Heartwrenching emotional turmoil.

More opportunities for forgiveness...

Until I began to shut down my heart (and sometimes even my eyes). 

It's the only way not to be hurt by someone you love.   The only way to not be hurt by someone who says they love you. 

It's the only way not to be hurt by your own mother.

So, in the midst of this, God gave me a gift - so precious, so deep, so dear.  He gave me the idea of a gift for her birthday.

Months ago, I was looking through some things in our storage shed when I found 2 dresses that belonged to my mother as a young girl.  I took them inside and washed them.  And I thought about framing them as a gift for her for Mother's Day. 

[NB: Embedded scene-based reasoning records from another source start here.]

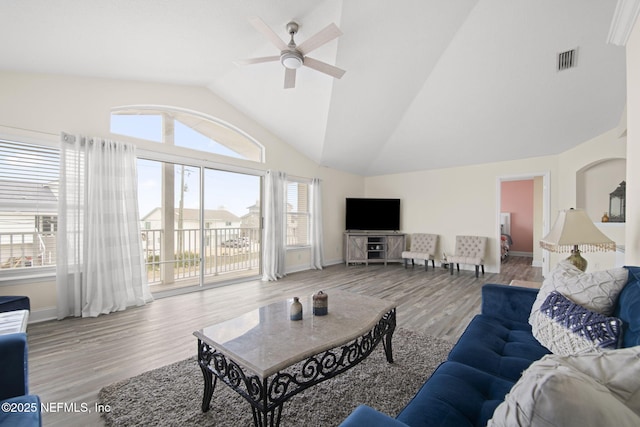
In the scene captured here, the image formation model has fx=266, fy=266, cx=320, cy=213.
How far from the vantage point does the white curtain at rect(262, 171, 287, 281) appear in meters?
5.19

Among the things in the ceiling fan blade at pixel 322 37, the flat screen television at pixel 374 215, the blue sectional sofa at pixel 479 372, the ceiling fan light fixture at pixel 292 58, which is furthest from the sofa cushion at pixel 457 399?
the flat screen television at pixel 374 215

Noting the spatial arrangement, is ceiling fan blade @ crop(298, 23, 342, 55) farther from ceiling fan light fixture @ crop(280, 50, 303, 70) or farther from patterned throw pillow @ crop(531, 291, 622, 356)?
patterned throw pillow @ crop(531, 291, 622, 356)

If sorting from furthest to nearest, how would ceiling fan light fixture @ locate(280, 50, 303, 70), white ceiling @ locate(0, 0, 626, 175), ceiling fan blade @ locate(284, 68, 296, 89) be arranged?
1. ceiling fan blade @ locate(284, 68, 296, 89)
2. ceiling fan light fixture @ locate(280, 50, 303, 70)
3. white ceiling @ locate(0, 0, 626, 175)

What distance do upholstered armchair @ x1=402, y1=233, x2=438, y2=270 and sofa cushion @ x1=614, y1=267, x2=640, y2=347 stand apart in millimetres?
4750

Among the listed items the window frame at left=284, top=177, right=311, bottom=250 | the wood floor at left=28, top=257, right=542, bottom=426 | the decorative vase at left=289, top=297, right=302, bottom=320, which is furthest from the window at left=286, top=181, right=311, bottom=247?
the decorative vase at left=289, top=297, right=302, bottom=320

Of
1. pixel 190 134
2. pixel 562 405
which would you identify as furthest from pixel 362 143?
pixel 562 405

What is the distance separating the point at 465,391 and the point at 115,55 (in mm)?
4279

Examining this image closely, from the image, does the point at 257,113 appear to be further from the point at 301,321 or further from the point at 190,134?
the point at 301,321

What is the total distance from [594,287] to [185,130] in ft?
16.5

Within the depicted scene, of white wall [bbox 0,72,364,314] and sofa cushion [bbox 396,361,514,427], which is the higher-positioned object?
white wall [bbox 0,72,364,314]

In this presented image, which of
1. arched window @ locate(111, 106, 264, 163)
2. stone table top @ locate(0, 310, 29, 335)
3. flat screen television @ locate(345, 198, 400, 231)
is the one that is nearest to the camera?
stone table top @ locate(0, 310, 29, 335)

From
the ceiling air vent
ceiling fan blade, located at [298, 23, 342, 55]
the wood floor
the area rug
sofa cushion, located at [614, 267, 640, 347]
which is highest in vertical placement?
the ceiling air vent

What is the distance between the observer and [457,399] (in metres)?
1.10

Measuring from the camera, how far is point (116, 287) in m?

I bought the shadow box frame...and then Mother's Day came and went..without me so much as touching the dresses.  The unwrapped frame sat behind a chair, collecting dust. 

I've been praying - for YEARS - and begging God to help me let go of the hurt.  To forgive. 

It's sooo hard!

This week I took out the 50-year-old dresses and the frame, determined that I was going to get that frame out of my way!  And, I didn't know what else to get her for her birthday, anyway.







And, here's where God's gift showed up...

I was ironing one of the little dresses in the quiet of my kitchen (a quiet kitchen at my house is no small miracle in itself, so looking back, I know that God must have orchestrated this moment in time!).

My eye caught the size written on the tag. 

3X




My mother was 3?  And, God and I began a conversation as I ironed those little dresses.

It went something like this...

Me:  "She was 3 once?"
God:  "Yes, crazy girl!  Of course she was 3!"
Me:  "I know, I know. (smile) But I don't think I've thought much about what she must've been like then."
God: "Well, think about it."
Me:  "Innocence.  Beauty.  Starting to talk in sentences - just like I've watched my little ones do.  Bright eyes. Twirling around in her new pretty dress.  Laughing.  Running.  Crying when she was scared.  Wanting to be loved.  Times with her grandma - one of only a few people in her life who really showed her love.  Created and loved by You."
God: "Yes.  I created her - for a purpose.  For a reason.   I love her."
Me:  "I love her, too, but she has hurt me so much, God.  I can hardly bear it!  I wish things were different."
God: "They can be.  But, it's not up to you.  It's my job.  Trust me.  You have to let the hurt go."
Me:  "You know I've tried, but I literally don't know HOW to let it go!"
God: "When you look at her...when you think of her...think of this dress.  Think of her as an innocent child.  Because she is MY innocent child.  She is forgiven by Me.  I know it will take time, but you must think of her this way.  You must forgive, b/c I have forgiven you.  I have a plan for all of this.  You don't see it now...but you must trust me."
Me:  "I don't know if I can do it, but I'll try, God."
God: "I Am right here with you."

And, so, I began to cry as I stood there and ironed a little green, size 3X dress.  And, I began to praise God, from whom all blessings flow, for the gift of forgiveness.

For mine.  For my mother's.




I know it will be a daily struggle to continue to forgive.  I've seen too much - felt too much - to think otherwise. 

But,  I have hope - hope that God gave me...

THE DAY I IRONED A LITTLE GREEN DRESS AND THOUGHT ABOUT WHEN SHE WAS THREE.